TASK 1: Using the forum thread below about Pentium 4 and Atom chips, explain why point 3 advises waiting for the newer Atom.

PROVIDED PASSAGE:
* * * * *

2) Pentium 4 is a power hungry chip, given the computational performance.  Every single Intel socket, in recent history, has had power saving and performance driven CPU variants.  Just because your power saving CPU doesn't pull down the wattage of a performance CPU doesn't mean it's an efficient chip.

A school bus may not get great gas mileage, but running a geo metro 10 times the distance isn't more fuel efficient than running the bus.

3) As has been said, wait for the newer Atom.  The integrated graphics are terrible on the current generation chips, but that will get better soon.

4) Side-grade, perhaps.  You won't get much better performance, but what you do get is faster/more RAM, an actual upgrade path (PATA HDDs are hard to come by these days), and a lower power bill (between cooling and actual performance per cycle being better).  Oh wait, all of that is an upgrade.  The only exception is the lower clock speed of the Atom, which will be offset by the second core....


The short of it, get the newer Atom when it comes out.  Even the current Atom would be an upgrade from the current set-up that has been described.


----------



## Solaris17 (Nov 29, 2011)

zxzxzx said:


> Well, a P4 can still do for the meantime, it's not too different from an Atom so you could probably save up a bit. but it does depend on which P4 it is: the early P4s were no different from the P3s but Northwood's^ were improvements.



Are kidding? Lol wut?
>p4 isn't too different from an atom
>early p4s weren't different from p3s
>north woods were improvements from p3s
>p4 = atom
>p4 = p3
>north wood improvements
>p4<atom<p3
>north woods


----------



## zxzxzx (Nov 29, 2011)

? confusing so i kinda don't get this line:
>p4<atom<p3
P3 is faster than Atom?


----------



## Mussels (Nov 29, 2011)

* * * * *

MATERIAL FOR THE TASK:
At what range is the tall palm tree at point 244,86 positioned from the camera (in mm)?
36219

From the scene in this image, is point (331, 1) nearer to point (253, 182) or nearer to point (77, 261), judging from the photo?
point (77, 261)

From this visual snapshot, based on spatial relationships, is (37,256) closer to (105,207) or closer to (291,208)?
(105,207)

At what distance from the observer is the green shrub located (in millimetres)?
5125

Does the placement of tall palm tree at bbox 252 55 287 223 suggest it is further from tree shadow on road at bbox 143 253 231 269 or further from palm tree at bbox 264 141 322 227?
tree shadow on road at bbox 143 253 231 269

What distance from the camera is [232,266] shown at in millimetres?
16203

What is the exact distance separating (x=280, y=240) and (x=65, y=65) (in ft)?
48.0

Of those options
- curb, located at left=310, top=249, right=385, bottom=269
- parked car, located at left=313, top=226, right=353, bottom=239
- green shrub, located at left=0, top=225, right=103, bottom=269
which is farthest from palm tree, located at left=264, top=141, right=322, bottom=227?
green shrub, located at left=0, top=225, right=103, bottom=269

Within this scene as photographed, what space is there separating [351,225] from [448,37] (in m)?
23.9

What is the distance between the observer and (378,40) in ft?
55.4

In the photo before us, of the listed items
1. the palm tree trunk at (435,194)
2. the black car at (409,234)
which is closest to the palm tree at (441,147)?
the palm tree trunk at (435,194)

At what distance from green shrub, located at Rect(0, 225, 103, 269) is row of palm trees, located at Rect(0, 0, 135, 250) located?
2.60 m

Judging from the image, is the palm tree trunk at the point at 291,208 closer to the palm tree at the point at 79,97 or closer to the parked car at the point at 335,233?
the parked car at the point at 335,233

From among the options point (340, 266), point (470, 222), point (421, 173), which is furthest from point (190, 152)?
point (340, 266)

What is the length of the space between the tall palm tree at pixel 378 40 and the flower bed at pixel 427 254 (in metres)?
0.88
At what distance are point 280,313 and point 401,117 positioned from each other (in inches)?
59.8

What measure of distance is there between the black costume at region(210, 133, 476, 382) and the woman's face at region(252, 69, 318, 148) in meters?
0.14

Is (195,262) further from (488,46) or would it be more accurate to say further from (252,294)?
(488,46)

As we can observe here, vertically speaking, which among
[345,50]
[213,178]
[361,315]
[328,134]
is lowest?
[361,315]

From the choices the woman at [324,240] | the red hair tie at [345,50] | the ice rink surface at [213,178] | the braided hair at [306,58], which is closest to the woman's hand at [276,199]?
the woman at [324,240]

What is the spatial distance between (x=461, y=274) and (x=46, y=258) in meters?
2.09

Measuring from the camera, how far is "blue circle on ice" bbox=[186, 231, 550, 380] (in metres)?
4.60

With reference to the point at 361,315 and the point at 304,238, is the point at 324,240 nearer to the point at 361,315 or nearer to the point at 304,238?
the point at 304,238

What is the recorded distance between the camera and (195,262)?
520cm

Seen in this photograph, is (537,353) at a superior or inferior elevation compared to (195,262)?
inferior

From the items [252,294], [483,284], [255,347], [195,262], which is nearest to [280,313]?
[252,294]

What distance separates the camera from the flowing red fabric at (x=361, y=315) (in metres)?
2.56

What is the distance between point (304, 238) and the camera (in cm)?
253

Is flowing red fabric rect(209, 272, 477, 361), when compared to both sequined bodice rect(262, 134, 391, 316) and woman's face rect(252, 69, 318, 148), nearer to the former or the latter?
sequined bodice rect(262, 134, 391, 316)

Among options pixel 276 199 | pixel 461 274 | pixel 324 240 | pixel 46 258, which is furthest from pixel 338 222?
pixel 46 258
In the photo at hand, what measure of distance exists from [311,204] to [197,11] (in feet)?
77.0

* * * * *

TASK 2: Show every line of the rows above that contains the word "there".

TASK ANSWER 1: The current generation of Atom chips has terrible integrated graphics. The poster expects that to get better soon with the newer Atom.

TASK ANSWER 2:
Within this scene as photographed, what space is there separating [351,225] from [448,37] (in m)?
What measure of distance is there between the black costume at region(210, 133, 476, 382) and the woman's face at region(252, 69, 318, 148) in meters?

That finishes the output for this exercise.